*** SELECTED EXCERPT ***
Speculation has roiled for weeks that Mueller may have “flipped” Flynn — convinced him to act as an informant on bigger fish in the special counsel’s investigation into Russian meddling in the U.S. election.

Fueling that speculation is the fact that despite what some experts say is almost-indisputable evidence of wrongdoing — and reports that Mueller has gathered enough evidence to indict — no charges have been filed against the onetime intelligence officer.

Flynn, who stepped down after a mere 24 days in the White House, is seen as vulnerable for a number of reasons.

According to multiple outlets, he is under investigation for an alleged quid pro quo with the Turkish government, in which Flynn would have been paid millions of dollars in exchange for the extradition of a Muslim cleric living in the U.S.

Federal records show that Flynn did not register $530,000 he was paid during the 2016 campaign for work he did that the Justice Department said principally benefitted Turkey — a potential violation of the Foreign Agents Registration Act.

Heightening the personal drama, Flynn’s son is also thought to be a focus of the Mueller probe — a potential tool that the special counsel could use to put pressure on Flynn.
*** End of SELECTED EXCERPT ***
Reproduce the Flynn excerpt between "Flynn, who stepped" and "living in the U.S.", inclusive, swapping "Turkish government" for "government of Turkey".
*** DATASET EXTRACT ***
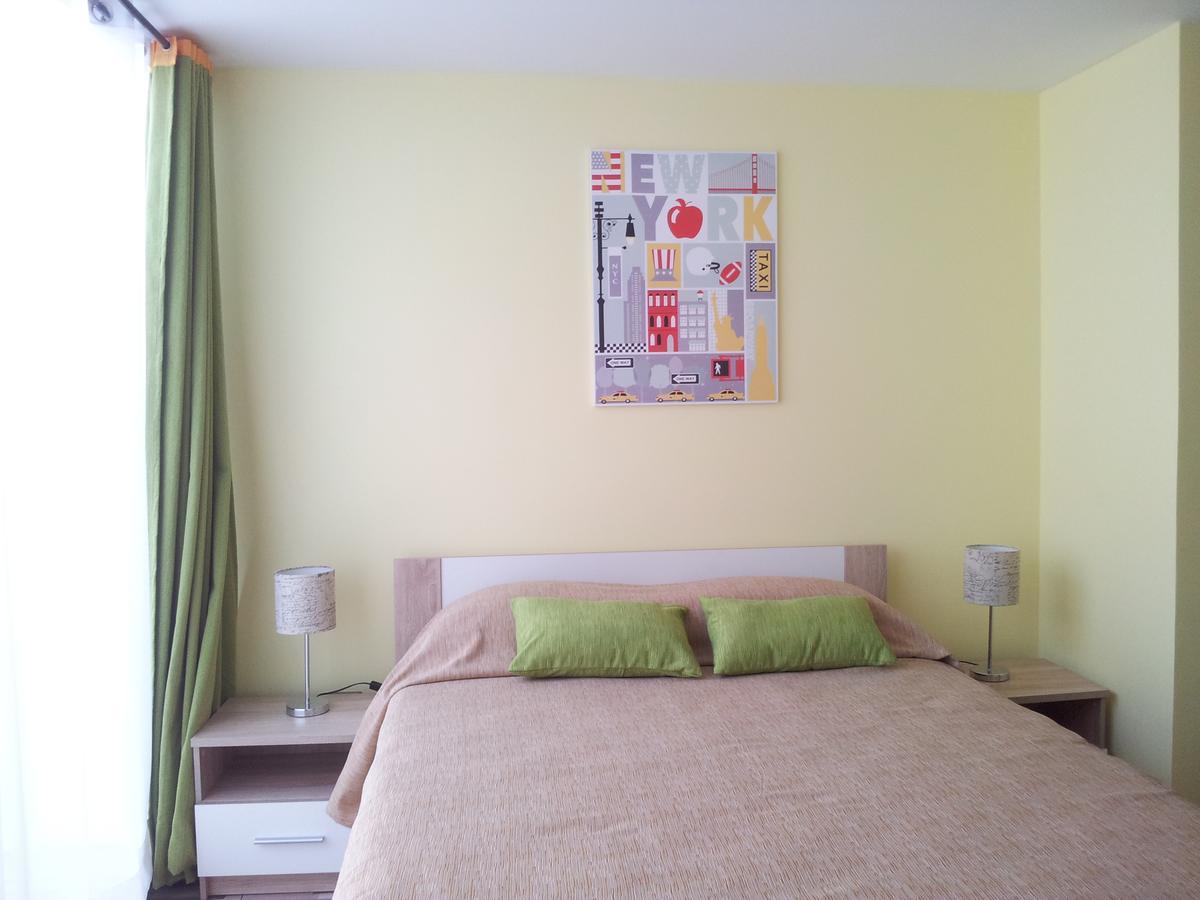 אנטופגסטה Hostal 1127 מראה חיצוני תמונה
*** End of DATASET EXTRACT ***
» **SOLUTION BELOW**
Flynn, who stepped down after a mere 24 days in the White House, is seen as vulnerable for a number of reasons.

According to multiple outlets, he is under investigation for an alleged quid pro quo with the government of Turkey, in which Flynn would have been paid millions of dollars in exchange for the extradition of a Muslim cleric living in the U.S.